VIII. ТОРГОВЛЯ БЕЛЫМИ РАБАМИ
Зрелище этого собрания произвело на Дантона очень сильное впечатление. В Дантоне, выходце из буржуазной семьи, как в каждом, рожденном в этой среде, жили инстинктивные чувства, которые влекли его за ее пределы; одного эти инстинкты тянут вверх, другого - вниз; Дантон всей душой стремился к аристократии. Дантон, человек чувственный, политик-эпикуреец, будущий государственный деятель, человек с горячей кровью, однако не кровожадный, обожал тонкое белье и опьяняющие духи, любил шелк и бархат; Дантон, человек еще не утонченный и грубый, любил женщин с белой и нежной кожей, которым 2 и 3 сентября, в эти страшной памяти дни, устами его подручных выносили смертный приговор.
Дантон пришел сюда из собрания, где он нашел все, что обожал: сияние свечей, шелест шелка, ласку бархата, покачивание перьев на шляпах, сверкание бриллиантов; он впивал благоухание, что создают не только ароматы изысканных духов, но и та гораздо более чувственная и упоительная атмосфера, которая возникает, когда собирается общество юных холеных аристократических созданий; и вот внезапно он опустился на дно общества, оказавшись посреди коптящих свечей, грязных рук, смрадных лохмотьев; он понимал, что под Парижем, этим новым Римом, существуют неведомые катакомбы, обитатели которых однажды изменят облик столицы, - он это понимал! - и после разительной перемены в том, что он видел, слышал, обонял, он с дрожью в душе ждал и совсем других слов.

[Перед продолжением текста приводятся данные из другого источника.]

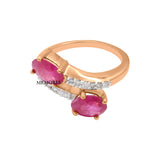 Bypass Natural Ruby Gemstone And Diamond 18k Yellow Gold Ring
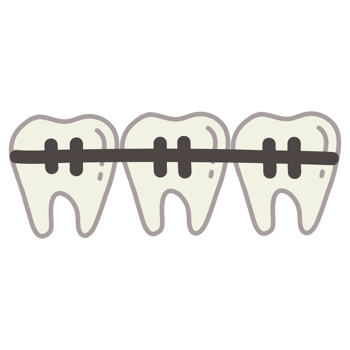 a tooth with braces on it png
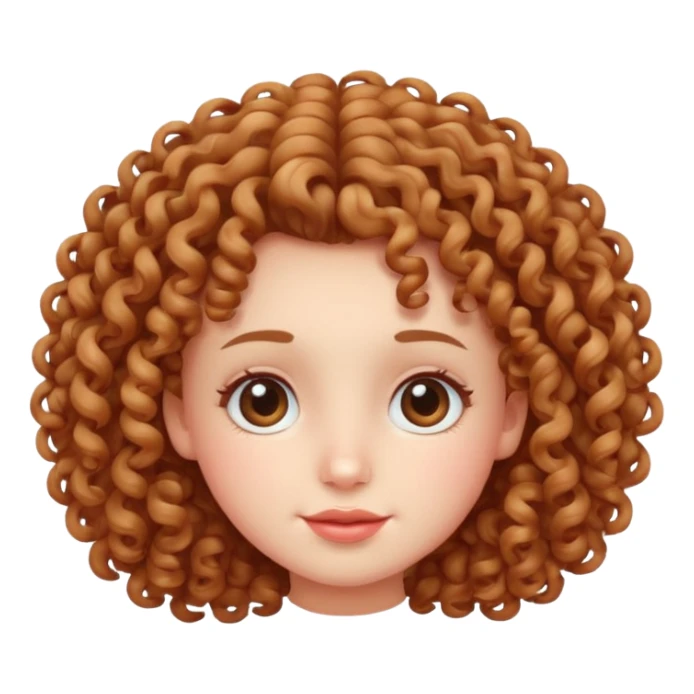 Cute face with a curly hair sticker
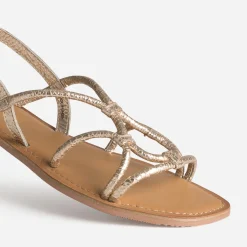 Sandale TEXTO dorée cuir froissé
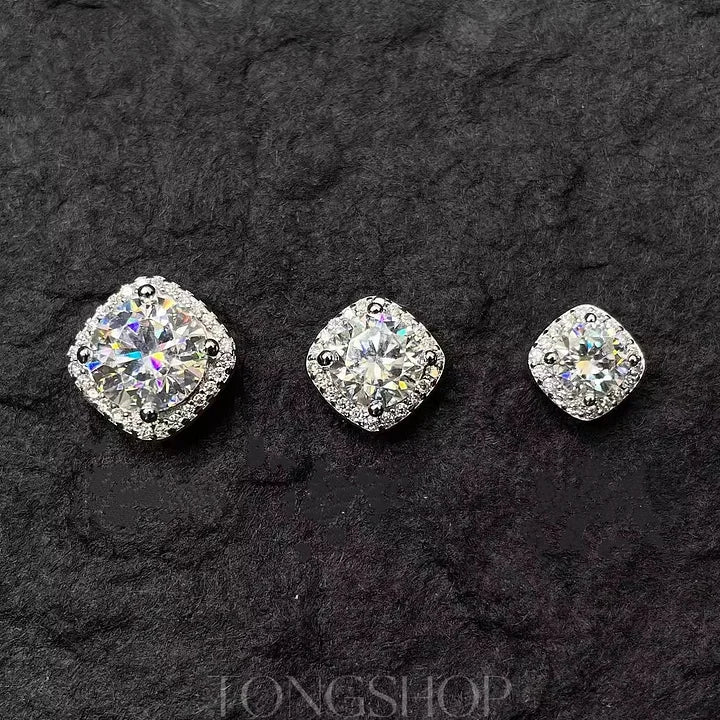 S925 VVS Moissanite Sugar Cube Earrings Full Of Diamonds Square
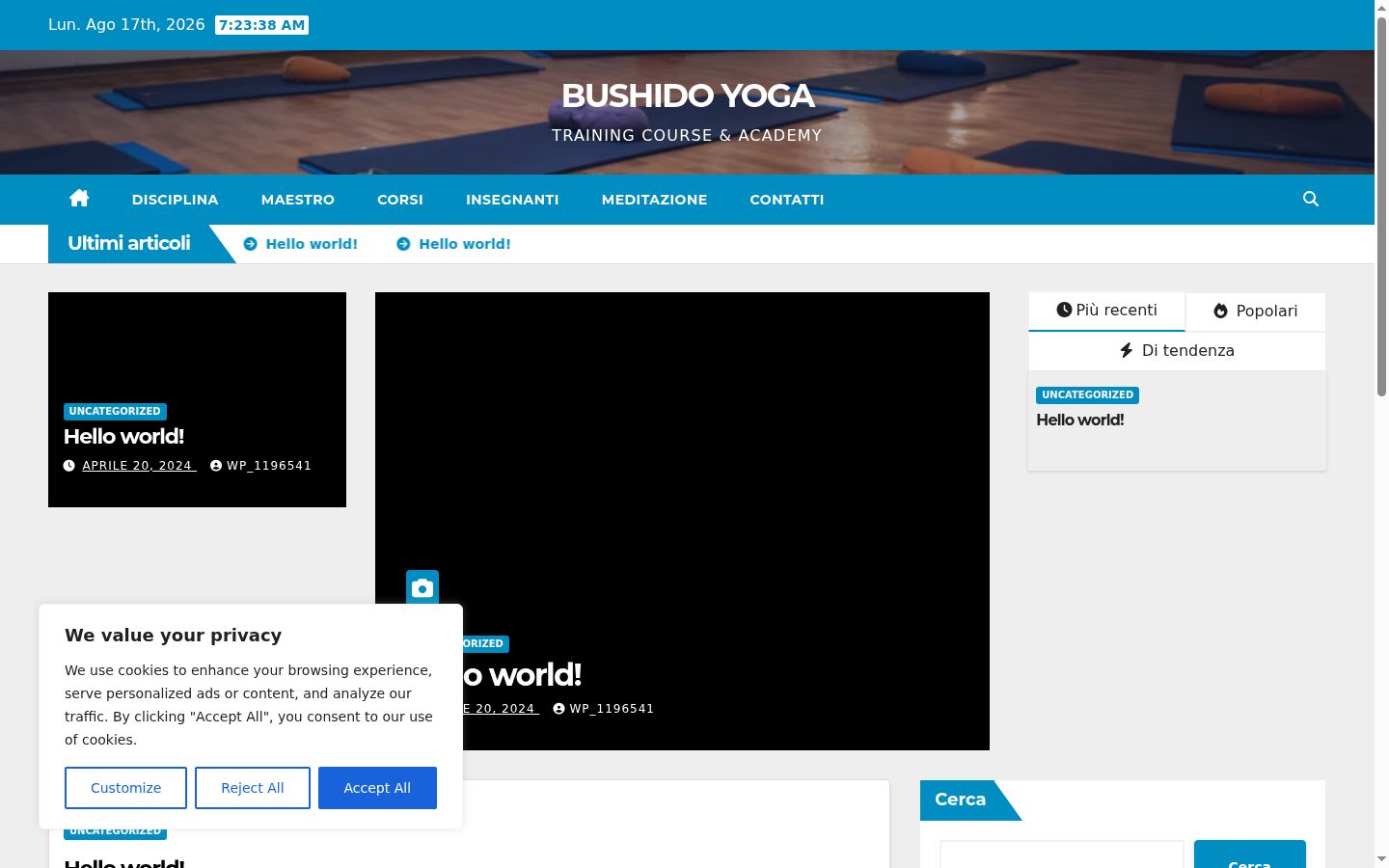 Screenshot of the consent banner shown before any interaction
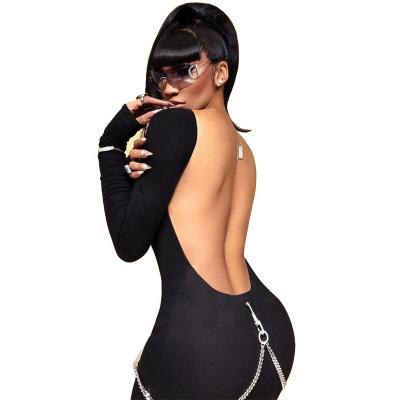 China Black Backless Jumpsuit Overalls Women Long Bag Sleeve Breathable Sexy Slim Women One Piece Hip Overalls for sale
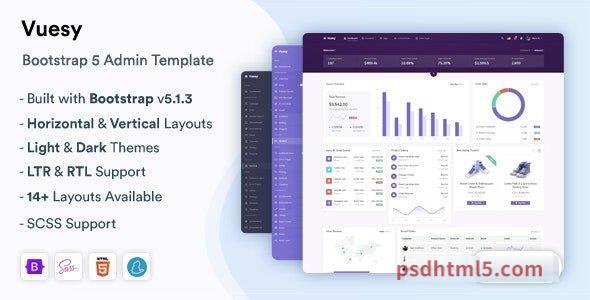 Vuesy – Admin – Dashboard Template-尚睿切图网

Слова эти не заставили себя ждать.
Секретарь клуба Бордье встал и ознакомил собрание с письмами из провинции.
Первым фактом, обнародованным в Клубе прав человека, был следующий. Жиля Леборня, земледельца из Машкуля близ Нанта, за то, что он пристрелил зайца, пожиравшего его капусту, по приказу сеньора Машкуля привязали к столбу и отстегали плетьми.
Факты следовали один за другим и свидетельствовали о том, с какой жестокостью привилегированные классы той эпохи - за редкими исключениями - обходились с низшими классами.
Пьер, по прозвищу Звонарь, поденщик в Пон-Сен-Месмене, за то, что он отказался исполнять тяжелую повинность - бить батогом по воде крепостных рвов замка, когда рожала госпожа, - был заперт в еще неостывшей печи и задохнулся.
Барнабе Лампон из Питивье, имеющий жену и шестерых детей, целых три месяца кормился сам и кормил семью только травой и листьями деревьев; он так ослабел, что под этим изобличением своей нужды едва смог поставить собственную фамилию.
Каждый раз, когда секретарь оглашал новый факт, Марат резко сжимал запястье Дантона, вполголоса приговаривая:
- Что ты на это скажешь, Дантон? Что скажешь?
И Дантон-сладострастник, Дантон-сибарит, Дантон-эпикуреец чувствовал, что в его душу закрадываются угрызения совести, когда он вспоминал о жемчугах, бриллиантах, золоте, которые он только что видел; он думал о том, как мужчины тяжко вздыхали, а женщины проливали слезы над несчастьем африканцев, что страдали за две тысячи пятьсот льё от Франции, тогда как в самой Франции, на земле Парижа, мучились, трепетали, агонизировали люди, испытывающие не менее великую нужду, не менее страшные горести.